BRP spokeswoman Biliana Necheva said in a statement November 4 that the company had not supplied engines to Iran since 2019 and that “none will be sold moving forward.” She suggested that Iran might have used counterfeit engines or stolen them.

After a Rotax engine was apparently found in a Mohajar-6 drone shot down by Ukrainian forces and displayed on CNN in October, BRP stated October 21 it had not given authorization to distributors to “supply military UAV manufacturers in Iran or Russia.

But United States-funded Radio Free Europe has reported that Mahtabal, Iranian distributor for Rotax engines, was advertising sales and a repairs service as recently as December 2020. RFE said one camera in the shot-down Mohajar-6 was produced by Hong Kong-based RunCam Technology, which has two authorized Iranian dealers. Another camera resembled a model produced by Sierra-Olympic Technologies, based in the US state of Oregon, or a cheaper Chinese version, while microchips featured the logos of the California-based Linear Technology Corporation.

An Iranian Shahed-136 drone used as suicide weapons by Russia against Ukrainian civilian targets

‘Countries with unclear usage’

While Rotax engines are used in snowmobiles, watercraft and civilian airlines, they also figure in the United States MQ-1 Predator drone, Israel’s Heron drones, and some Russian drones. Drone output has surged in the Middle East in recent years, with the main producers Israel and Turkey.

In 2020, it emerged that Rotax engines were being used in Turkish Bayraktar TB2 drones being used by Azerbaijani forces against Armenia – which led the company to say it would stop exports of Rotax 912 engines to “countries with unclear usage.” The manufacturer has claimed Ukraine’s use of the Bayraktar would boost worldwide sales.

Iran has developed a program of drones, or UAVs (unmanned aerial vehicles), given it lacks an effective air force due to international sanctions. While Iranian officials and commanders have celebrated this as an achievement of domestic production, Iran has copied when advantageous.

Iran’s Shahed-129 drone, in production since 2013, has been widely reported to have a Rotax 914 engine. A decade ago, there were reports that had Iran copied aspects of a US drone it had shot down.

The engine of an Iranian drone shot down in Ukraine. October 6, 2022

Tehran has developed skills in obtaining technology when barred by sanctions. “Exporters will look at the request coming from the [United Arab Emirates] or another third country…when really the end user is in Iran,” Daniel Salisbury, a senior research fellow with the Department of War Studies at King’s College London, recently told RFE.
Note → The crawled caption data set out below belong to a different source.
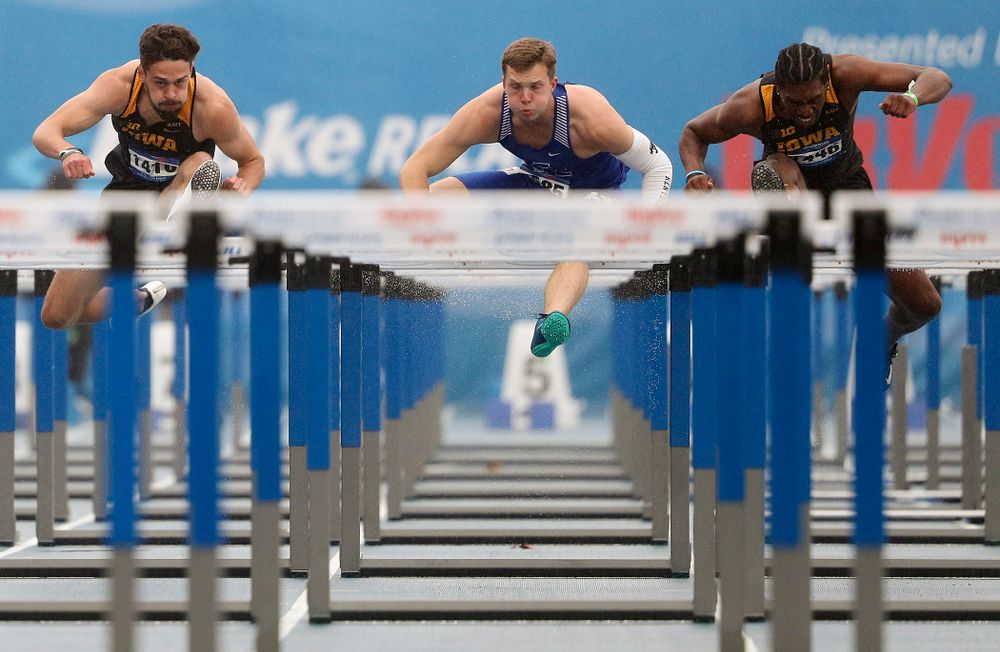 Iowa's Josh Braverman (left) and Anthony Williams (right) run the men's 110 meter hurdles event during the third day of the Drake Relays at Drake Stadium in Des Moines on Saturday, Apr. 27, 2019. (Stephen Mally/hawkeyesports.com)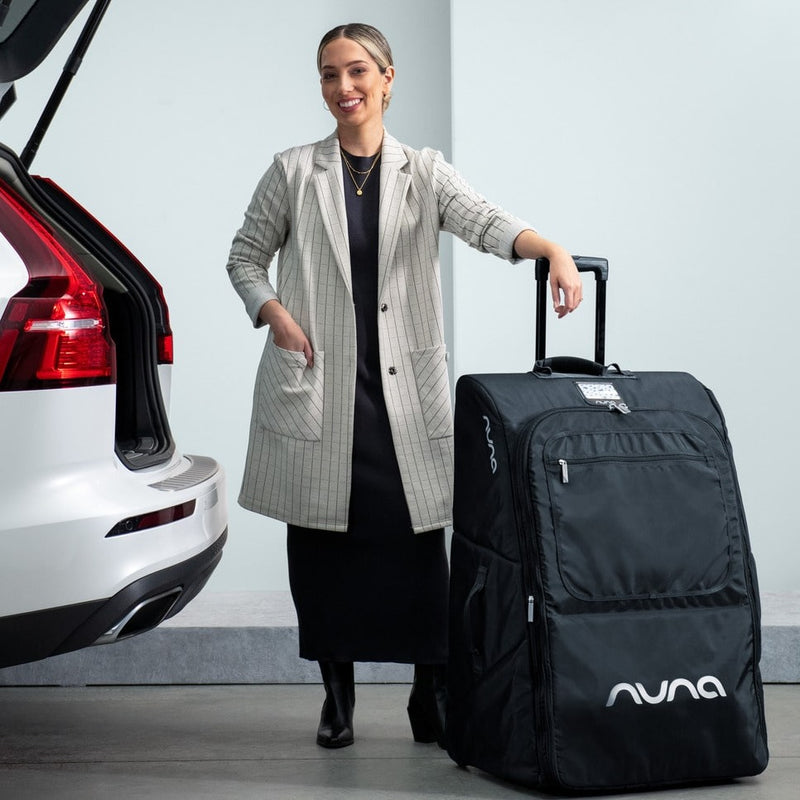 Woman standing next to car with Nuna Wheeled Travel Bag - Indigo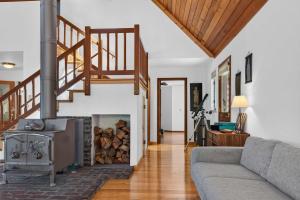 a living room with a fireplace and a staircase at Sunny Grove Retreat in Sebastopol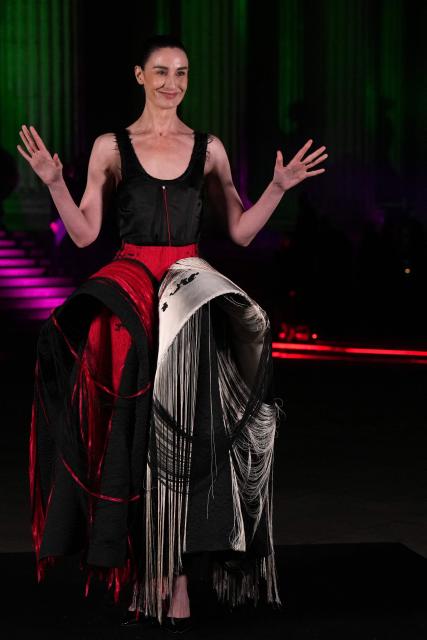 British model Erin O'Connor poses upon arrival to attend The British Museum Ball 2026 in London on October 17, 2026. (Photo by CARLOS JASSO / AFP)
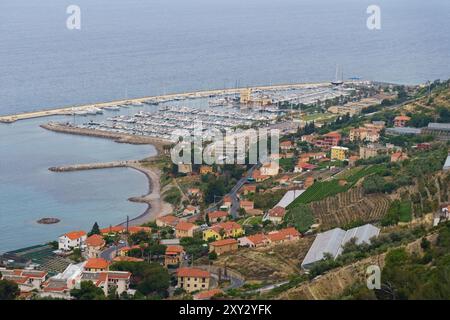 Une ville italienne pittoresque nichée le long d'une côte rocheuse, présentant un port rempli de bateaux, une route sinueuse et des vignobles verdoyants qui s'étendent vers le haut Banque D'Images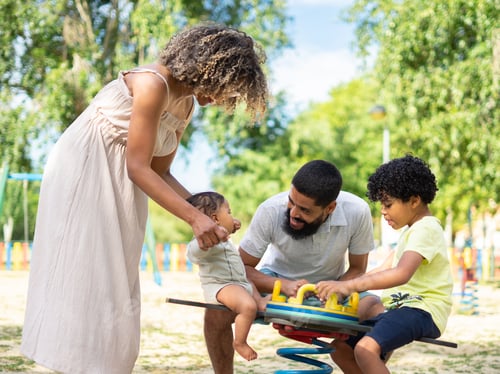 Preview: Latin family playing together in a playground with their children, a boy and a baby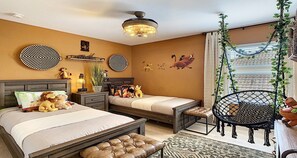 Kids will love the upstairs bedroom with a cool theme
Cost-effective alternative

While Ukraine has in the current conflict used both Turkish and US drones, as well as making its own, Russian military commanders have generally been skeptical over the usefulness of drones.
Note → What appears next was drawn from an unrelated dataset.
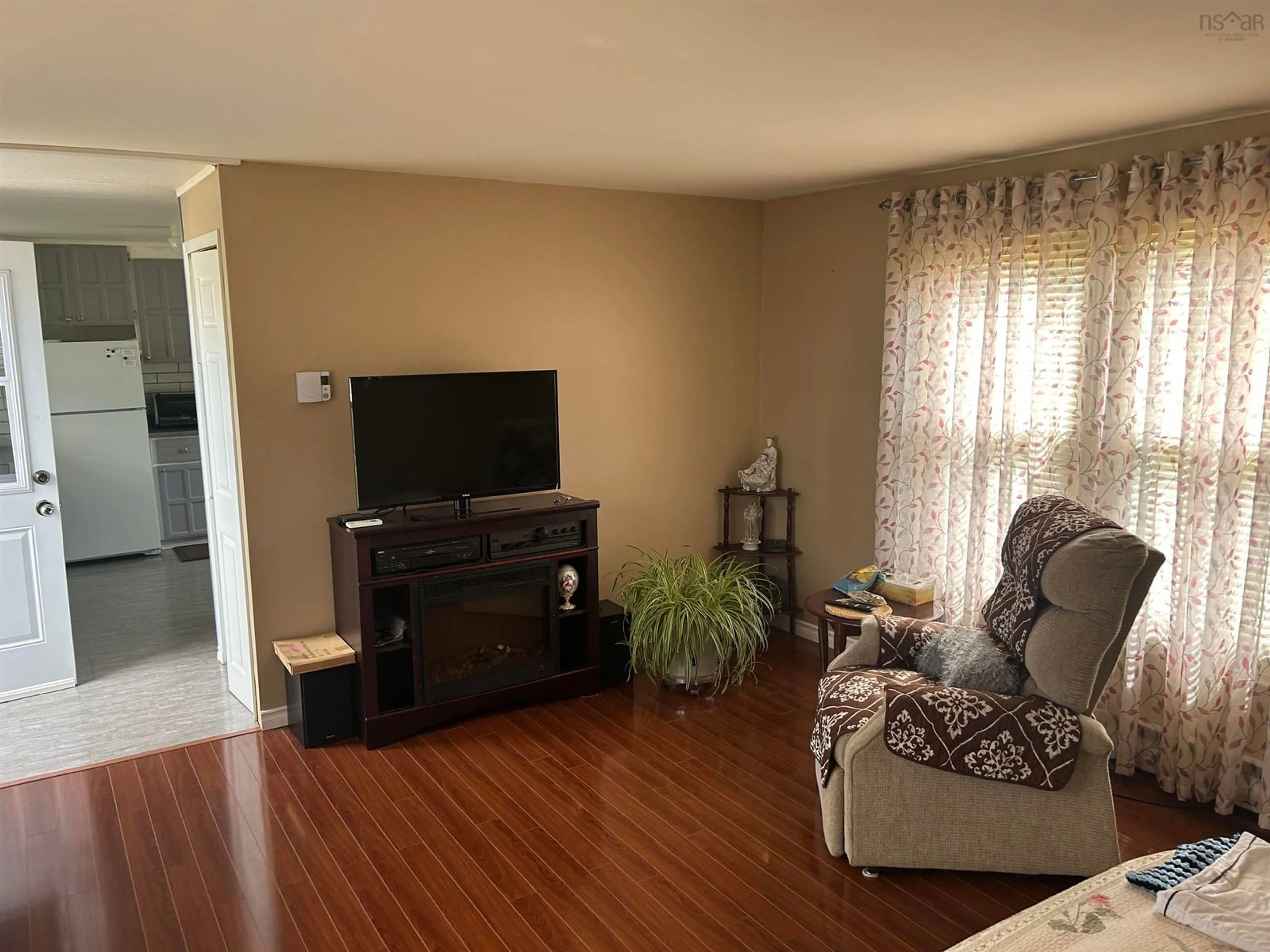 Living room with furniture, wood/laminate floor for 128 Second St, Howie Centre Nova Scotia B1L 1C9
Russia’s Forpost, a surveillance drone that is a licensed version of the Israeli IAI Searcher II, has been deployed in Ukraine, but Moscow has faced problems with its stealth drones. Ukraine has argued that Iranian drones are a cost-effective alternative to missiles while Kyiv has also used Tehran’s supply to lobby successfully for better US air defenses.
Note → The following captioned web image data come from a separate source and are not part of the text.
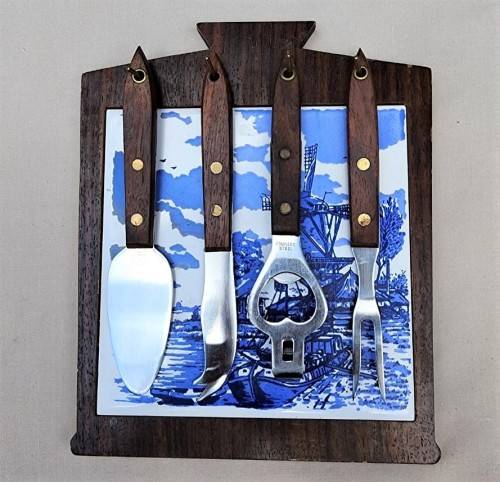 A DUTCH CERAMIC PLATE UTENSIL HOLDER WITH PRONGED CHEESE KNIFE AND SKEWER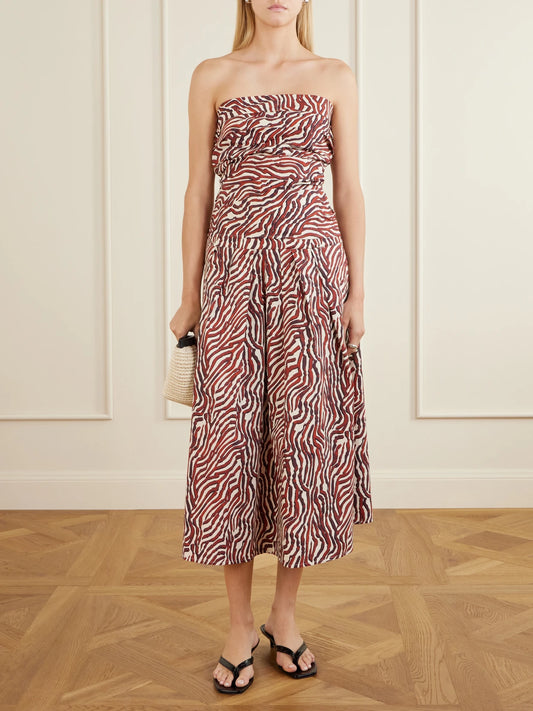 Image of a model wearing Tops. Product name - Maisy Strapless Printed Cotton-blend Poplin Top in Red colour by brand - Proenza Schouler White Label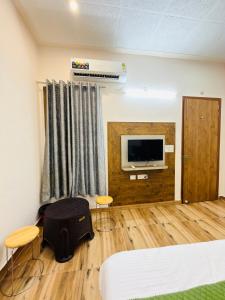 a room with a bed and a flat screen tv at Sirtaj Suites in Tājganj +19 photos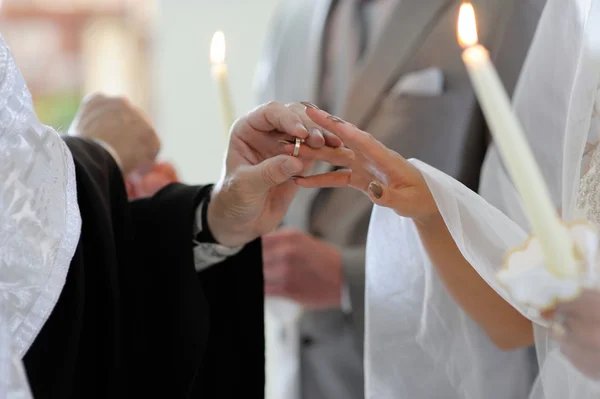 Sacerdote poniendo el anillo en el dedo de la novia — Foto de Stock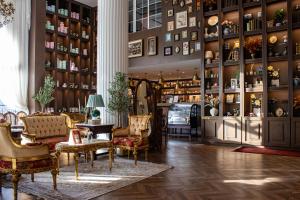 a room with chairs and tables in a room at The Classic Palace in Abha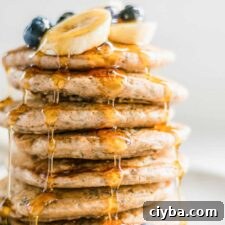 Stack of 7 thick and fluffy chia pancakes topped with maple syrup and blueberries on a plate.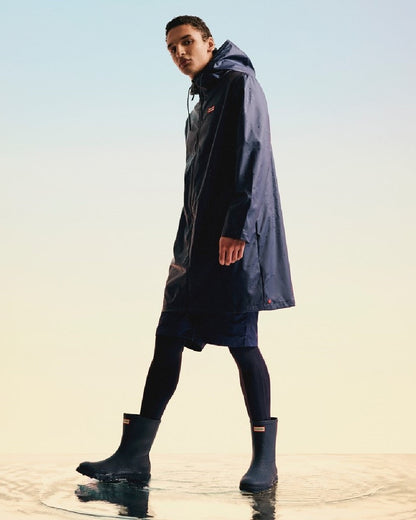 Hunter Navy Coloured Hunter Mens Downpour Short Boots on water background #colour_hunter-navy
After conceding Saturday that it had supplied drones to Russia, albeit before the current phase of conflict and specifically for use in Ukraine, Iran continues to stress both its links with Moscow and desire for a negotiated peace.

After meeting with Russian Security Council Secretary Nikolai Patrushev in Tehran Wednesday, Iran’s top security official Ali Shamkhani called for deeper ties in energy, transport and banking. He said they had discussed resisting “western interference” in internal affairs and that Iran would back “any initiative that leads to a ceasefire.”